SeaWorld Restarts Killer Whale Show, Tillikum Won't Be Punished
Orcas go back to work, but trainers won't swim with them following deadly attack
Feb. 26, 2010 -- SeaWorld will resume killer whale shows Saturday, three days after the show's largest orca dragged a trainer underwater and killed her, the park's president said today.
Tillikum, the 12,000 pound whale that grabbed trainer Dawn Brancheau by her ponytail and held her underwater, will continue to be involved in SeaWorld shows and will not be "subject to punishment in any form," said Jim Atchinson, president of SeaWorld Parks and Entertainment.
Atchinson said SeaWorld had video of the attack, but would not describe details of the incident or wounds that Brancheau may have suffered.
He confirmed that Brancheau had been grabbed by her long ponytail, but would not say if her hair length or her interactions with the animal in the moments before her death violated park protocols.
He said trainers will not be permitted to swim with the animals until an independent review of Brancheau's death is completed.
Former trainers have said Brancheau likely broke protocol by putting her face so close to that of the whale and letting her hair brush the whale's face.
"He pulled her in by the ponytail," Thad Lacinak, former head trainer at SeaWorld and Brancheau's teacher, told "Good Morning America." "I'm pretty sure it was her breaking protocol. ... Sometimes we get too comfortable working with these animals. Sometimes we forget what they are."
Despite being connected to the deaths of two other people -- a Canadian trainer in 1991 and a man who snuck into SeaWorld in 1999 -- Atchinson said there is no intention to euthanize Tillikum and each of the three deaths were unrelated, isolated incidents.
"The events surrounding those other incidents that Tillikum was involved with are quite varied," he told reporters in Orlando. "Those incidents and the nature of them had nothing to do with this event… they were a very different circumstance and events."
Atchinson said the 22-foot whale, the largest of the company's 25 orcas, will continue to be displayed and appear in shows.
Special Rules for Handling Killer Whale Tillikum.
"Tillikum," he said, "will remain an active part of the team despite what happened."
The whale, he said, had not been isolated and continues to socialize with other killer whales and trainers.
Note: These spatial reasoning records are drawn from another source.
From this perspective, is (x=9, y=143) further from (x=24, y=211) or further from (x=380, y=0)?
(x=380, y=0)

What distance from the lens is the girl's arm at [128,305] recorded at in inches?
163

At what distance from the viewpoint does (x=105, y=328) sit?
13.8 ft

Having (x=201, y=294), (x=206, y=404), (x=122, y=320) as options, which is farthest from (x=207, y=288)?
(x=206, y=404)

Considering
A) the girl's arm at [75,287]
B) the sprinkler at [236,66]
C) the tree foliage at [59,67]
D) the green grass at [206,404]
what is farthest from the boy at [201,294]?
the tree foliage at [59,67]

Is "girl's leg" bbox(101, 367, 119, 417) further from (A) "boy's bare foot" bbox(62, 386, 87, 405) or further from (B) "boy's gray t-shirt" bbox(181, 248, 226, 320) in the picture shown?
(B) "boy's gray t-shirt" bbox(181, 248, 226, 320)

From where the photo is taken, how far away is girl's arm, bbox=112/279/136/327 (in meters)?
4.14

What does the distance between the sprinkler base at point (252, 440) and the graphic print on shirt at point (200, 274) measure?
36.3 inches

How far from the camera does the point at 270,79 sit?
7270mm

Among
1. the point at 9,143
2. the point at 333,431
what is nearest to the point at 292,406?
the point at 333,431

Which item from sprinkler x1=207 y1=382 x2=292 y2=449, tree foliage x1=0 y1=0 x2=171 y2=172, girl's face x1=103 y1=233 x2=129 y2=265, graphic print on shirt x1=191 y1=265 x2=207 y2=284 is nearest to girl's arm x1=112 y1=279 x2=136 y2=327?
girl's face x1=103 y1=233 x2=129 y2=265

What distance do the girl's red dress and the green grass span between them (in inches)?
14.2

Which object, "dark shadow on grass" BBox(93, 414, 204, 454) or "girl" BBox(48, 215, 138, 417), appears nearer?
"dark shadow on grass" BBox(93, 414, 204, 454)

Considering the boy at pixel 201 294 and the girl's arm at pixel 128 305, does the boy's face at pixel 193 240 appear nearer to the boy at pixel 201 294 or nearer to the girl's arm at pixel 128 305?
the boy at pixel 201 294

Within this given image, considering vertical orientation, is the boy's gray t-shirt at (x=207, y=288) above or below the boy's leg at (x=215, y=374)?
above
"Tillikum is an important part of our overall team here. Tillikum is not separated in any fashion and remains part of the social network of the facility," he said.
Tillikum, he said, is the only animal for which the Orlando park had a special set of protocols for which trainers had to follow, Atchinson said.
Trainers were not permitted to enter the water with Tillikum. Some reports of Brancheau's death, however, indicate she may have been standing in a shallow area of the whale's tank prior to the attack.
Saturday's killer whale show will include a video tribute to Brancheau, 40, who Atchinson described as one of the parks most skilled trainers.
Atchinson said SeaWorld and Brancheau's family would establish a memorial foundation that would "support causes she was passionate about."
SeaWorld has hired a team of marine life experts from some of the country's largest aquariums and the U.S. Navy to investigate Brancheau's death.
Killer whale shows at the company's other parks in San Diego and San Antonio will also resume tomorrow and trainers will not be permitted in the water there either.
Atchinson delivered his marks to the press standing in front of large window looking into the Orlando park's killer whale tank. Tillikum, however, was not in the tank with several other orca.